Microstructure, electrical conductivity, and intergranular corrosion of AA6026/AA5183/AA6026 alloy welded joints after pulsed welding and post-weld heat treatment

Abstract

The present study examined the effect of heat input and T6 post-weld heat treatment on the microstructure, electrical conductivity, and intergranular corrosion of AA6026/AA5183/AA6026 welded joints. The samples were welded using pulsed MIG, pulsed TIG, and combined TIG&MIG procedures, and a portion of samples was subjected to the T6 condition (solution annealing, water quenching, and artificial aging). The results showed that lower heat input (pulsed MIG) reduced intermetallic precipitation along grain boundaries and thereby improved resistance to intergranular corrosion, while higher heat input (pulsed TIG) promoted more intensive precipitation and increased the risk of corrosion. The T6 treatment partially homogenized the microstructure but also likely promoted the precipitation of Mg₂Si along grain boundaries in the heat-affected zone of AA6026 and the formation of continuous β-Al₃Mg₂ films along grain boundaries in the weld metal of AA5183, which together increased susceptibility to intergranular corrosion of welded joints.

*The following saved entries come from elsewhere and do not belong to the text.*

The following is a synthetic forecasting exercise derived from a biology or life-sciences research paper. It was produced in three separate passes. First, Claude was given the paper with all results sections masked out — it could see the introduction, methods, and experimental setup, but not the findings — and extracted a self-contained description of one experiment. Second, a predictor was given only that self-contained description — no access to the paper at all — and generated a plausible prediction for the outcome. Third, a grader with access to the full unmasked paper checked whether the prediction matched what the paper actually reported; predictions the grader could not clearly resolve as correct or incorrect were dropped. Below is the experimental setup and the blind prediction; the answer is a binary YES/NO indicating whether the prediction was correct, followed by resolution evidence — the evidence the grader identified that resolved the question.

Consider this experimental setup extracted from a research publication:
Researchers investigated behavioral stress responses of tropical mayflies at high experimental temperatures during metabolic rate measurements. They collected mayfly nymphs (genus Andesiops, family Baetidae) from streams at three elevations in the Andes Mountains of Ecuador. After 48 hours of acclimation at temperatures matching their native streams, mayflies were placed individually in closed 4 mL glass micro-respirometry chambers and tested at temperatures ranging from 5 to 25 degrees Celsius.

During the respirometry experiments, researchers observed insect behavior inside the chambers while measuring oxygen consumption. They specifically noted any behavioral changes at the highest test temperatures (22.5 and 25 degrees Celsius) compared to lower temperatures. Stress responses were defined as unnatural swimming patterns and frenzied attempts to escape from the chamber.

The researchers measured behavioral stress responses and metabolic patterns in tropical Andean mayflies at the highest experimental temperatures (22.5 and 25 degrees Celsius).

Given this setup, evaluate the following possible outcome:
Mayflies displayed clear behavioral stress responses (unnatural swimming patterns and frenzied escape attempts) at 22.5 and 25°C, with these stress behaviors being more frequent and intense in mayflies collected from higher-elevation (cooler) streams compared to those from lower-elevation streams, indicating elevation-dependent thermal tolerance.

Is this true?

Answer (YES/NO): NO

The best resistance to intergranular corrosion was observed in joints produced by pulsed MIG welding with low heat input, while TIG&MIG joints, owing to even lower heat input, maintained stable intergranular corrosion resistance even after T6 treatment. In contrast, joints obtained by pulsed TIG welding with higher heat input suffered the most severe degradation of intergranular corrosion resistance in the T6 condition. These findings confirmed that heat input control was the decisive factor governing microstructural changes, electrical conductivity, and corrosion behavior of AA6026/ER5183/AA6026 welded joints.